For manufacturers, a good safety and security system is like an insurance policy -- you hope you never have to use it, but if you need to, you’re glad you have it. That’s according to a study on safety and security in manufacturing and warehousing companies by Frost & Sullivan and Protection One.
One of the biggest assets a manufacturing company has is their employees. Employers are required by law to protect workers, and while it may seem like a no-brainer, you could end up with a costly workers comp lawsuit if you take safety lightly.
“Over 6 percent of workforce injuries occur at manufacturing operations in the United States,” said Dilip Sarangan with Frost & Sullivan. “Costs can add up for employers in terms of leave, downtime, medical bills, and higher insurance costs.”
Obviously, anything you can do to better protect your workforce would be a good investment. But your people are only part of your assets.
Have you thought about your product lines? Do you know if your inventory is safe?
“Inventories can be affected by theft, fire and water damage, and quality control issues,” Sarangan noted.
Even employee productivity can cause expensive issues for employers. Do some of your employees slack off while on the job? Is anyone intentionally doing something harmful to affect the quality of your products? Would you know if they were?
“If you have workers that are negligent or indifferent in what they do, they could get hurt and you could be paying for workers compensation,” Sarangan said. “If they aren’t paying attention to what they are supposed to be doing, you may also face quality control problems.”
So what’s a nervous employer to do? Try a threat assessment as a first step, Sarangan says.
“Find out what areas of your business are vulnerable to problems,” he suggests. “Maybe there is an area that is heavily accessed that may need a surveillance system. Maybe you need sensors to monitor your inventory. You need to identify threats before you can fix the problem.”
When you’re ready to invest in a security or safety solution, Sarangan says vendors should be upfront with you about timelines for returns on investment. There are a lot of options out there, and each can provide different benefits.

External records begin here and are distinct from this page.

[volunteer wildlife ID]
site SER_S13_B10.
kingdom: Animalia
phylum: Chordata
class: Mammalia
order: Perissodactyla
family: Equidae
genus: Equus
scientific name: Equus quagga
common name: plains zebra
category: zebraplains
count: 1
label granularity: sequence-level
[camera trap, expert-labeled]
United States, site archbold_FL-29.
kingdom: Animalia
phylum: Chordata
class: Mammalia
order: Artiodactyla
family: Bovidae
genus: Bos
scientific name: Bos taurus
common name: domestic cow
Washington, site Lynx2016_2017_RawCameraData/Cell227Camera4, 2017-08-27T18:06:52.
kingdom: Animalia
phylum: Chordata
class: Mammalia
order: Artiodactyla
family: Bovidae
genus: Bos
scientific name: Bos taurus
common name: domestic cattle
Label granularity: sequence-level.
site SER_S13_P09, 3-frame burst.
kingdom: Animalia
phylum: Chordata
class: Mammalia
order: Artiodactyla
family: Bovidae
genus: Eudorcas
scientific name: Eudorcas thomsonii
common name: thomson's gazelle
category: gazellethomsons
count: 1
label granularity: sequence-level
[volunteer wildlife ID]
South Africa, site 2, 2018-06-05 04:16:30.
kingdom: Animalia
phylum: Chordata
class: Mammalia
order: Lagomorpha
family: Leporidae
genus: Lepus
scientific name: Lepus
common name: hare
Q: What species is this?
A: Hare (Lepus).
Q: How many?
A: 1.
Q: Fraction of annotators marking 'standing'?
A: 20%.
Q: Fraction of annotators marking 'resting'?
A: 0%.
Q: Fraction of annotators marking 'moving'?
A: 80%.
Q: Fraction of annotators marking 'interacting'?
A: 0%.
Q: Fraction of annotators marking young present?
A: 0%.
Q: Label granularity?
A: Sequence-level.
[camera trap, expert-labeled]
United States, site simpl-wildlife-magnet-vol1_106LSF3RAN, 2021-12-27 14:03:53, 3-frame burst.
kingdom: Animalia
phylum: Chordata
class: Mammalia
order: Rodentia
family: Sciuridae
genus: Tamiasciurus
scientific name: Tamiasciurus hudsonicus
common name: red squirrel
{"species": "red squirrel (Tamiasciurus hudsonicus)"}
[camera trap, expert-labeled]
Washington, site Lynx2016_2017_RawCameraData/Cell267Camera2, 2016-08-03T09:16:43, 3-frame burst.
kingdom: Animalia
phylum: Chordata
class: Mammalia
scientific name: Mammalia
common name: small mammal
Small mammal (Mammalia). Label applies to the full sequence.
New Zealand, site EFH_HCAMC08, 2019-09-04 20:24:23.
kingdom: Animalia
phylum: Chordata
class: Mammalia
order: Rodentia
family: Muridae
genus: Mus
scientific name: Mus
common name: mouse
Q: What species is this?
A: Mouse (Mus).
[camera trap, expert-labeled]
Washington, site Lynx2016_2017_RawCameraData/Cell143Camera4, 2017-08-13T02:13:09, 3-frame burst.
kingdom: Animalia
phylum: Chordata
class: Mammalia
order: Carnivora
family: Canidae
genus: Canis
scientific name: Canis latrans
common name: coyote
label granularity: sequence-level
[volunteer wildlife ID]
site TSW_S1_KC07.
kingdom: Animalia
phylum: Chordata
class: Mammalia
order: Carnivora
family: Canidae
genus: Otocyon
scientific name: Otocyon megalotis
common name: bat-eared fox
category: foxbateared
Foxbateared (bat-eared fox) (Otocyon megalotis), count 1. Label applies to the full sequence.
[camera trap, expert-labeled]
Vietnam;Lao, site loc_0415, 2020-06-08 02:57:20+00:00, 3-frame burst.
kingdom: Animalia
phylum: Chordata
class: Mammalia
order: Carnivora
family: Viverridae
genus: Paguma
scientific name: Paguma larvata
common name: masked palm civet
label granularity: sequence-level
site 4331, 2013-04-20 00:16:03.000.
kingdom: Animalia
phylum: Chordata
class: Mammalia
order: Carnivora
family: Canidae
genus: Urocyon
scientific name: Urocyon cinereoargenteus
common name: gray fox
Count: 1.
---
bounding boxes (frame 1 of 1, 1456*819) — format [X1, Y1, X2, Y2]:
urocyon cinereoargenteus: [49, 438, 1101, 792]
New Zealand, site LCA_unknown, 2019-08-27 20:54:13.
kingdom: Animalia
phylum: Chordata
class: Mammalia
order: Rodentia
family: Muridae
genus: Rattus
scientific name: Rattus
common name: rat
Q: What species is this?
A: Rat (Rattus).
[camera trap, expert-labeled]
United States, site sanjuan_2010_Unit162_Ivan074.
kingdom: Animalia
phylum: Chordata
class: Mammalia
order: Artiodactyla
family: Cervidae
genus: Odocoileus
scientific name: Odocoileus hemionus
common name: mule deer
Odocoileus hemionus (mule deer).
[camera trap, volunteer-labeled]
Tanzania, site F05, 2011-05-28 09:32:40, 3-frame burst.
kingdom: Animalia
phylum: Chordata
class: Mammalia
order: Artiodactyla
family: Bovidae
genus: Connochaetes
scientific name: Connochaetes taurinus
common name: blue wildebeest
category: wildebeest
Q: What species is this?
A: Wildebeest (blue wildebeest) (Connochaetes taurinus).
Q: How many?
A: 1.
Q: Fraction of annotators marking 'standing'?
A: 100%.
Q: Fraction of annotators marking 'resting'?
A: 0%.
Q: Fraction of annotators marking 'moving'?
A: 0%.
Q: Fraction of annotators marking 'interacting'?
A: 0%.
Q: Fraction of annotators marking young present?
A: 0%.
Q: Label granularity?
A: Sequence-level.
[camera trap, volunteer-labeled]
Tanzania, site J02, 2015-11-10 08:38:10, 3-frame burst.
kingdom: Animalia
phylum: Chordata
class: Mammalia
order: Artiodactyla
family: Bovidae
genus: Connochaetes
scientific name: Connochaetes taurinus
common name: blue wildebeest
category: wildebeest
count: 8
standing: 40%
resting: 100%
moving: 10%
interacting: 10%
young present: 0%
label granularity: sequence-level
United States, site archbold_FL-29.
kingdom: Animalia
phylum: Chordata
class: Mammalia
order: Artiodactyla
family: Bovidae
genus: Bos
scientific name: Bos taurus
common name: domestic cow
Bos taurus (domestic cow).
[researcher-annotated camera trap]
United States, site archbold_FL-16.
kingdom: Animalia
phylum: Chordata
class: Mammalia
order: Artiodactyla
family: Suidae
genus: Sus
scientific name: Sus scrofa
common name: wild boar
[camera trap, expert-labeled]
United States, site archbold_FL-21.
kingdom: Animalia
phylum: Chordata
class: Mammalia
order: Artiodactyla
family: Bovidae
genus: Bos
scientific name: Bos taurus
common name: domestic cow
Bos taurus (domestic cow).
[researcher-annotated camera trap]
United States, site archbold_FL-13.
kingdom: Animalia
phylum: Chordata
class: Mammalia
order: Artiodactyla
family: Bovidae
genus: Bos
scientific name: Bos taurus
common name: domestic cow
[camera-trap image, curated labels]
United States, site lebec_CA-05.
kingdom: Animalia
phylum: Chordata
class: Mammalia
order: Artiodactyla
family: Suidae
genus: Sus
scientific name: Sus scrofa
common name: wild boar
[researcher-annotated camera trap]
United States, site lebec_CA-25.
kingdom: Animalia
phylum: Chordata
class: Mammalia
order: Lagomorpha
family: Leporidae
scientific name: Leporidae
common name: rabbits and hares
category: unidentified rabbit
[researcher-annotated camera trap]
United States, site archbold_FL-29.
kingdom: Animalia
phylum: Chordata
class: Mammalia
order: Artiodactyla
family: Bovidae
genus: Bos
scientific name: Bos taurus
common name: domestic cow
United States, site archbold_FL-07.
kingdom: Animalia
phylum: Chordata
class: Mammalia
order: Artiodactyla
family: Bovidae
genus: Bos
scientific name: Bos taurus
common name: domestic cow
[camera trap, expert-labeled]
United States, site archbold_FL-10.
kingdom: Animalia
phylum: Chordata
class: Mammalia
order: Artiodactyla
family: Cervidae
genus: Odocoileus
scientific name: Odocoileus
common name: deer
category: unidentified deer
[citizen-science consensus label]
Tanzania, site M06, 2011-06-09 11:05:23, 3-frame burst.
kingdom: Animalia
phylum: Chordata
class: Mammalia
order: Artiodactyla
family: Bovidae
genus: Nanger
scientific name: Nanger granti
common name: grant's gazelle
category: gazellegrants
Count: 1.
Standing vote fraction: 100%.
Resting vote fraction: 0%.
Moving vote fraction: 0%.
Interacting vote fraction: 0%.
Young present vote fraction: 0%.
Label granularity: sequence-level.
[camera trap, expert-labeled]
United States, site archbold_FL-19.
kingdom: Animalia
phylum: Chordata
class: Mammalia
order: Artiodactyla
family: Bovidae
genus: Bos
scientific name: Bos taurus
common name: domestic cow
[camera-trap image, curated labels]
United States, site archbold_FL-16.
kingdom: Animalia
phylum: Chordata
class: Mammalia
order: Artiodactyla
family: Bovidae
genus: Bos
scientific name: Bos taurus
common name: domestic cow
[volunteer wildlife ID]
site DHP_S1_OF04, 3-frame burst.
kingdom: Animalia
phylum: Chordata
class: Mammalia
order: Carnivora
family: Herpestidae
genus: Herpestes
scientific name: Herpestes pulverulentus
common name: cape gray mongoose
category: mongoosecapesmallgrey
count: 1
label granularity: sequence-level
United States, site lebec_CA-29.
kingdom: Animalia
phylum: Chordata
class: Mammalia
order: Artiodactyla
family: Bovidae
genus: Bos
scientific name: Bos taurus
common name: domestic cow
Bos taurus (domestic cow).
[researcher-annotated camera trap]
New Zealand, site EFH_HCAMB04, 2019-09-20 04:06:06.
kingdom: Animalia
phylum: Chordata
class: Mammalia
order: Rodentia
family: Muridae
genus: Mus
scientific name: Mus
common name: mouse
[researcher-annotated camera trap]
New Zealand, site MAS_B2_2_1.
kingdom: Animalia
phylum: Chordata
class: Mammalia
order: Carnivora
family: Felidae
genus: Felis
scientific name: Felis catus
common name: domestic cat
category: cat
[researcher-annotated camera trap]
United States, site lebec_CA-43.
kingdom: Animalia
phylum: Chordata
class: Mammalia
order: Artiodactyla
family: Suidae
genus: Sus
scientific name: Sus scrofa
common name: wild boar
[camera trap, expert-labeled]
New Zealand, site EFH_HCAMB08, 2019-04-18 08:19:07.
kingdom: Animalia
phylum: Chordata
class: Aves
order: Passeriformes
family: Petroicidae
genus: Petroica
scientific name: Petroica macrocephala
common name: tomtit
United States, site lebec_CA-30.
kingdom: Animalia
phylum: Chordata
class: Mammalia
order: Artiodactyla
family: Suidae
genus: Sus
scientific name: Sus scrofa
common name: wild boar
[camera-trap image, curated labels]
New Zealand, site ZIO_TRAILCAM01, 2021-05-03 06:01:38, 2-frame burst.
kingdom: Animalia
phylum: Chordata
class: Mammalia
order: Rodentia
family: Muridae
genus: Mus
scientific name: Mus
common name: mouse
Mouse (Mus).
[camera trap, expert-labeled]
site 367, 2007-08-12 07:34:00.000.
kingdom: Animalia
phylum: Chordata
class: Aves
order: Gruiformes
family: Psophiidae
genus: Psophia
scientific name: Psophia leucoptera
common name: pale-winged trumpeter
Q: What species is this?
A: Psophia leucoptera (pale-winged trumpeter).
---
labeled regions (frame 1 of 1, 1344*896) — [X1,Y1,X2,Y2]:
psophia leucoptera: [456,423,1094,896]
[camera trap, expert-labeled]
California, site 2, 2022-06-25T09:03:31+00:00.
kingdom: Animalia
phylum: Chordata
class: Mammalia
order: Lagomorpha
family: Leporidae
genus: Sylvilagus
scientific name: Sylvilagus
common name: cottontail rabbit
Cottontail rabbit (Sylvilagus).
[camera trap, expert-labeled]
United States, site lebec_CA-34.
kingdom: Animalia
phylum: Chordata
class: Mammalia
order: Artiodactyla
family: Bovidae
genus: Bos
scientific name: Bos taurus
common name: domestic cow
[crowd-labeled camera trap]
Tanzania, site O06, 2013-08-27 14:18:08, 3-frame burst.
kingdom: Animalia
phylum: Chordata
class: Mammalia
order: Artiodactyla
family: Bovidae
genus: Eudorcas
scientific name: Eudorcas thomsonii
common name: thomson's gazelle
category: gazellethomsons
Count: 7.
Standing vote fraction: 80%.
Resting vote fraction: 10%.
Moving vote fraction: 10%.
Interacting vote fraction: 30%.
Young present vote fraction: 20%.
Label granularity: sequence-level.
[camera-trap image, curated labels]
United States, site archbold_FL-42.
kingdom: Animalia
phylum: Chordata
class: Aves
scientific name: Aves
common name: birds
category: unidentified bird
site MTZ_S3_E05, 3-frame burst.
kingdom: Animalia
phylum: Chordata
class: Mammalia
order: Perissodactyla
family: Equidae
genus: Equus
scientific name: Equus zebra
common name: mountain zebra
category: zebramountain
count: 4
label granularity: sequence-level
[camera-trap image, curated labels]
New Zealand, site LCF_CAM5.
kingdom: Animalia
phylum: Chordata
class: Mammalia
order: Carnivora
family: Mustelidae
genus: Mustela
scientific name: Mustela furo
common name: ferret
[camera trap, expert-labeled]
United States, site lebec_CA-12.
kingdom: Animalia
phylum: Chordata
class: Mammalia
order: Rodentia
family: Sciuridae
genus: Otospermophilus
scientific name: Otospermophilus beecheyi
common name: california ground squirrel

For example, say you need a surveillance system for your parking lot area. You can buy a cheaper camera and it may catch one or two people, but for each person you catch, you may miss five. A more expensive camera has the potential to help you better prosecute individuals, but you may not see a return on it right away.
“Investments like this can range from tens of thousands to millions of dollars, but you can always scale your investment up or down,” Sarangan said. “You could go all in and buy everything available, or you could buy just a few systems and hope you have covered all your bases.”
And depending how much you are willing to invest, you may not have to even be there to monitor your operations. If you have multiple locations, you may want to consider virtual monitoring.
With virtual monitoring, you can have your security or IT departments keep an eye on all of your locations from a central location. The virtual monitoring vendor may also offer to monitor your operations and alert you of any problems, similar to how a home alarm system works.
Simply put, the more you invest, the better you’ll probably be able to sleep at night. Moreover, combining multiple security and safety solutions can bring a bigger and faster ROI, according to Sarangan.
“Companies need to look into investing in their safety and security. The cost is a secondary factor if the system works” he said. “If someone steals 20,000 computers, that’s a major cost. Even if you’re insured, you face higher premiums. Prevention is priceless.”